Wealthy businesswoman Johanna Quandt, her son Stefan Quandt and daughter Susanne Klatten, who together hold a 46.7 percent stake in the luxury car maker, made the donation of 2,30,000 Euros each to the CDU on October 9, two weeks after the German elections, according to parliamentary records.
Under pressure from the German government, the EU environment ministers on Monday agreed to delay the introduction of emission limit of 95 grams per kilometre for average cars until 2024 during their meeting at Luxembourg.
The ministers have agreed in July that the new regulation should come into effect in 2020.
German Environment Minister Peter Altmeier, however, said that the decision to revise the earlier deal was intended to combine "clarity in climate protection with the necessary flexibility and competitiveness to protect the auto industry in Europe".
Opposition parties, environmentalists and anti-corruption organizations have charged that the German government's intervention to delay the EU legislation was influenced by the USD 9, 32,000 donations.
"There is a clear link between the donation and Peter Altmeier voting against tightening the EU regulations on CO2 emissions for cars from 2020," Left party's Gregor Gysi said.
"We must stop this practice of industry attempting to influence government policies once and for all. Otherwise we will lose our credibility," Gysi added.
Social Democratic Party's (SPD) deputy parliamentary leader Ulrich Kelber urged the CDU to return the donation "in the interest of its political credibility".
The Green party, which on Tuesday abandoned talks with the CDU on forming a new coalition, also criticized the donation.
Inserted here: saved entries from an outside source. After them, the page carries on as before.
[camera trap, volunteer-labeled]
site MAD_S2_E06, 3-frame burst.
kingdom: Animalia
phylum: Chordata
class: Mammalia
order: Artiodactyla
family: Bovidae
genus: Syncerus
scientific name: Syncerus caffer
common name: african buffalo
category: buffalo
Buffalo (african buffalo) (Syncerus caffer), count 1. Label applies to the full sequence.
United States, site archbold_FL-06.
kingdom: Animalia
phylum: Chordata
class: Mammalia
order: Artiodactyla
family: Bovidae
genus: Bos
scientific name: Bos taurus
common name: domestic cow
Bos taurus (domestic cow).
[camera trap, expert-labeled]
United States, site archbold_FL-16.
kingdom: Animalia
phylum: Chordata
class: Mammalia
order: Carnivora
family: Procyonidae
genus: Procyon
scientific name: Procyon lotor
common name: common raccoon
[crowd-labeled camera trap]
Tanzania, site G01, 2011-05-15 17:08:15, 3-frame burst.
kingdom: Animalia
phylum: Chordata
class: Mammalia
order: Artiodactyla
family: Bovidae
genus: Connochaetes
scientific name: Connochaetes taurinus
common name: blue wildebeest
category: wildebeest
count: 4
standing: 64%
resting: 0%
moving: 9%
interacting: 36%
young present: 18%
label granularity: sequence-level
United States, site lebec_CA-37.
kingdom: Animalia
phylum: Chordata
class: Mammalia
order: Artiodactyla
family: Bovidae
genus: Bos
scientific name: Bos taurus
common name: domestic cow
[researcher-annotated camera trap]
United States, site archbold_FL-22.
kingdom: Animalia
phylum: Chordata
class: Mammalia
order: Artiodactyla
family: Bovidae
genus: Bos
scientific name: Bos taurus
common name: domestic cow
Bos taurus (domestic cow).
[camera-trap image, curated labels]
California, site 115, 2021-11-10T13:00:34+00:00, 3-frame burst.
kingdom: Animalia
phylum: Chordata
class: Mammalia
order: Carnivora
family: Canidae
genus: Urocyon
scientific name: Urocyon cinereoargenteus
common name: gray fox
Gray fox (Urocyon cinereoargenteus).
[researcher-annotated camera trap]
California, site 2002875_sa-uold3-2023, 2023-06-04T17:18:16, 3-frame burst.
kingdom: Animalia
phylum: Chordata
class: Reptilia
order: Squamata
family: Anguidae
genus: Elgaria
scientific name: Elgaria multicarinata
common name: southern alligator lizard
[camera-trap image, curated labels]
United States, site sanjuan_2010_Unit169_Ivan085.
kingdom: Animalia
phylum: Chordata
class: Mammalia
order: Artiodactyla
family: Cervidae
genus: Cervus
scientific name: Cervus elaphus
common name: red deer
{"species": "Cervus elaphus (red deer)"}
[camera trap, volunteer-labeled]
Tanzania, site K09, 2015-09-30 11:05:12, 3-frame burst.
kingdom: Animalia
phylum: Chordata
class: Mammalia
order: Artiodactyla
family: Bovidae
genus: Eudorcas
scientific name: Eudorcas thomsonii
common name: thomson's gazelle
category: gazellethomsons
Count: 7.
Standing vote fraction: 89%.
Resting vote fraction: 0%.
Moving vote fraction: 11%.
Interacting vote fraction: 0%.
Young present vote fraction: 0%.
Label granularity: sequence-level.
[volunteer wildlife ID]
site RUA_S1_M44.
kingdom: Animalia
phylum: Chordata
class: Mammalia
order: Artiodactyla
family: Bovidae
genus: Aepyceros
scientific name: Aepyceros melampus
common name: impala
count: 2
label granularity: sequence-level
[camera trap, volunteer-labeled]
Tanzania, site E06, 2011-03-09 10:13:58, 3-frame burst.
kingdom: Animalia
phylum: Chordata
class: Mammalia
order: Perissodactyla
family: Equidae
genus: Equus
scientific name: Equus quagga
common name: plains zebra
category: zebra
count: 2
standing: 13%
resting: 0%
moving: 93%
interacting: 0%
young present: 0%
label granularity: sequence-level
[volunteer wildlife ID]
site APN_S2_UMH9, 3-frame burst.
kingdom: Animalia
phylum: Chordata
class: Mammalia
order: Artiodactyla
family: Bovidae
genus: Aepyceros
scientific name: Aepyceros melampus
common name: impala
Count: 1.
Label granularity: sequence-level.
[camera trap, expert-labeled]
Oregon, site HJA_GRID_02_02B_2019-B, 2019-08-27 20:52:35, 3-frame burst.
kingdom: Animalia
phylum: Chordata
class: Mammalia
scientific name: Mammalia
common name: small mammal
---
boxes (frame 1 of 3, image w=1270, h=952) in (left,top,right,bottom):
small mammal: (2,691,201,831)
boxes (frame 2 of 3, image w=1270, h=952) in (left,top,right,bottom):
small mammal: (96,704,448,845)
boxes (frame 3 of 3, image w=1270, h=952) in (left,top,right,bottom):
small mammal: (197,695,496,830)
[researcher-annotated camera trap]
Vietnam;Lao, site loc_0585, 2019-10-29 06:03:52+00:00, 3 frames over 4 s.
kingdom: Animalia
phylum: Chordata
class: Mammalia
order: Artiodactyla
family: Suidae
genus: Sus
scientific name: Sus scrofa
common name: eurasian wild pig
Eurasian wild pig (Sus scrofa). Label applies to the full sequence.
The party's environment policy spokesperson Baerbel Hoehn said a link between the donation and the German government's intervention cannot be overlooked.
The CDU and the Quandt family have, however, strongly rejected these allegations. The Quandt family said in a statement that it has been supporting the CDU with private donations for several years regardless of whether it is in power or in the opposition.
Amnesty International chairperson Edda Mueller urged German president Joachim Gauck to set up a commission to reform the present system of financing political parties.
The controversy comes ahead of Merkel's conservative party's third round of talks with the SPD later this week to explore the possibility of forming a coalition government.
Merkel's party emerged as the dominant force from the election, but with 311 of the 631 seats in the German Parliament, the Bundestag, they lack a majority.